▸ **Task set**
a - Answer these from the yoga study text:
(i) What instrument was used to assess the quality-of-life domains?
(ii) What p value is reported for social functioning?
(iii) Which three measures decreased significantly before and after yoga?
b - Return the stretch of the yoga study text from "Results showed that" through "yoga (p < 0.001).", copied exactly.

▸ **Supplied text**
------------------------------------------------------------------------

Results showed that yoga training reduced symptomatic AFib episodes (3.8 ± 3 vs. 2.1 ± 2.6, p < 0.001), symptomatic non-AFib episodes (2.9 ± 3.4 vs. 1.4 ± 2.0; p < 0.001), asymptomatic AFib episodes (0.12 ± 0.44 vs. 0.04 ± 0.20; p < 0.001), and depression and anxiety (p < 0.001). In addition, results indicated an improvement in QoL parameters of physical functioning, general health, vitality, social functioning, and mental health domains on SF-36 (p = 0.017, p < 0.001, p < 0.001, p = 0.019, and p < 0.001, respectively). Further, results showed a significant decrease in heart rate, and systolic and diastolic blood pressure before and after yoga (p < 0.001).

------------------------------------------------------------------------

▸ **Data under study**
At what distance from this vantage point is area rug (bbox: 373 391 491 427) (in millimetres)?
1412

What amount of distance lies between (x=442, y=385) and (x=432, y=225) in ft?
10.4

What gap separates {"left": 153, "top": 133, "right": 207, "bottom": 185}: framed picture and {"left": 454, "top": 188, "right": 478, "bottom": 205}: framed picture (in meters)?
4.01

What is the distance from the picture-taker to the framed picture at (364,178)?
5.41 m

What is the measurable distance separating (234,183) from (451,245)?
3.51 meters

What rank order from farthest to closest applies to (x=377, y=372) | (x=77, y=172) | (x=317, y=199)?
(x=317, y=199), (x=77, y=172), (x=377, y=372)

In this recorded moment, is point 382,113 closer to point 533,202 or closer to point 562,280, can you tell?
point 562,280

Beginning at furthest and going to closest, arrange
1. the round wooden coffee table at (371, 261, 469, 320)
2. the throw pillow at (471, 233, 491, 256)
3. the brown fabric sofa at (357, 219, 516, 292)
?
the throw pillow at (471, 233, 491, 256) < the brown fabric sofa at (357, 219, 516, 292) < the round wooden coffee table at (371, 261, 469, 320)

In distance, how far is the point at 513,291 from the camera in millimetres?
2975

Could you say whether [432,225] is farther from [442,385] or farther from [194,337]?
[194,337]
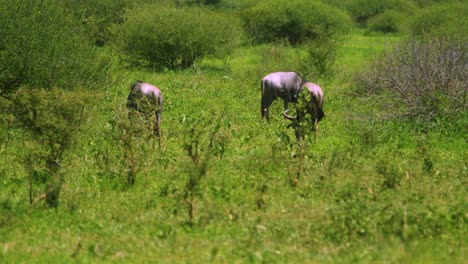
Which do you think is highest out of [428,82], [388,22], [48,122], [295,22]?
[48,122]

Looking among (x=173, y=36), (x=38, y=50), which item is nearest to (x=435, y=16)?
(x=173, y=36)

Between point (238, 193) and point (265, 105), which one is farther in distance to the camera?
point (265, 105)

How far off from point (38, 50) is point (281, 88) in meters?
4.43

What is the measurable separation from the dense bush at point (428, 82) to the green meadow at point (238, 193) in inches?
12.9

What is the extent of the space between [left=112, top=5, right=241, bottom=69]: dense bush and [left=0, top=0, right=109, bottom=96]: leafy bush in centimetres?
766

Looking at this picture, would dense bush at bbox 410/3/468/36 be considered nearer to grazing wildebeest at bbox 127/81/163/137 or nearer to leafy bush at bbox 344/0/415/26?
leafy bush at bbox 344/0/415/26

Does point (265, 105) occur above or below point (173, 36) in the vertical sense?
above

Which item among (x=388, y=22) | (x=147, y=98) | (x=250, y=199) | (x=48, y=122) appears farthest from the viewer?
(x=388, y=22)

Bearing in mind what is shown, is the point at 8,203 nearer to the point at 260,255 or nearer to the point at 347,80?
the point at 260,255

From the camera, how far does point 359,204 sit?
23.4ft

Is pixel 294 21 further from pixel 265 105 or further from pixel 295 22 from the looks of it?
pixel 265 105

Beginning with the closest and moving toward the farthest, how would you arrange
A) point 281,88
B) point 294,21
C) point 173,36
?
1. point 281,88
2. point 173,36
3. point 294,21

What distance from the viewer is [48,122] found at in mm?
8250

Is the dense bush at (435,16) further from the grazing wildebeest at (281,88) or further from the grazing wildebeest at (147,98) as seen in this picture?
the grazing wildebeest at (147,98)
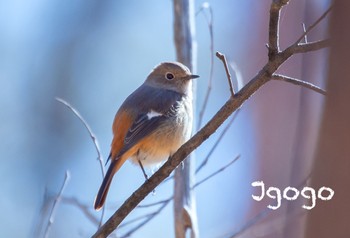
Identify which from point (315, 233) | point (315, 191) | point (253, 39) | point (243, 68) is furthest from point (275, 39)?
point (253, 39)

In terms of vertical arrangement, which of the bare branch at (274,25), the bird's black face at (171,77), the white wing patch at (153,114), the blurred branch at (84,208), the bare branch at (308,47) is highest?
the bird's black face at (171,77)

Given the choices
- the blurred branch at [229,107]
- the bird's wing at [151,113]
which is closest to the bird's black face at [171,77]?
the bird's wing at [151,113]

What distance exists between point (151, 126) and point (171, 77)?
66 cm

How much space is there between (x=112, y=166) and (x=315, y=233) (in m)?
2.16

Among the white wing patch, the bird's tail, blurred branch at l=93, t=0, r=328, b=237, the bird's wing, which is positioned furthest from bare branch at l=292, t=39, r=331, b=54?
the white wing patch

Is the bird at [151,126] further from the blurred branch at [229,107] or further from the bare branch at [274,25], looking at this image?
the bare branch at [274,25]

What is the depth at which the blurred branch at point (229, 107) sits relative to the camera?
7.18ft

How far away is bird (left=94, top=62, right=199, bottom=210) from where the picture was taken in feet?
11.6

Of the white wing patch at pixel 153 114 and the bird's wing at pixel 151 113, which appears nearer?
the bird's wing at pixel 151 113

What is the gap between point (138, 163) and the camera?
3697 mm

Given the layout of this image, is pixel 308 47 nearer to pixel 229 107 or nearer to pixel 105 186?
pixel 229 107

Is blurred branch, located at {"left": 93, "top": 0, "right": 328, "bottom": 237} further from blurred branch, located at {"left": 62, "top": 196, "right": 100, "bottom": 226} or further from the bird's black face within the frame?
the bird's black face

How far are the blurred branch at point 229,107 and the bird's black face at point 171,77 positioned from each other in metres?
1.42

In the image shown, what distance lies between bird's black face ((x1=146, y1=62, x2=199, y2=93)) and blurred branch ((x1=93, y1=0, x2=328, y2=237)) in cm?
142
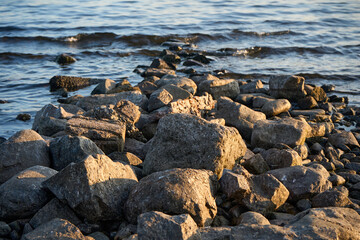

------------------------------------------------------------------------

▸ **Solutions in order**
a -
(i) SF-36
(ii) p = 0.019
(iii) Heart rate, systolic blood pressure, and diastolic blood pressure

b -
Results showed that yoga training reduced symptomatic AFib episodes (3.8 ± 3 vs. 2.1 ± 2.6, p < 0.001), symptomatic non-AFib episodes (2.9 ± 3.4 vs. 1.4 ± 2.0; p < 0.001), asymptomatic AFib episodes (0.12 ± 0.44 vs. 0.04 ± 0.20; p < 0.001), and depression and anxiety (p < 0.001). In addition, results indicated an improvement in QoL parameters of physical functioning, general health, vitality, social functioning, and mental health domains on SF-36 (p = 0.017, p < 0.001, p < 0.001, p = 0.019, and p < 0.001, respectively). Further, results showed a significant decrease in heart rate, and systolic and diastolic blood pressure before and after yoga (p < 0.001).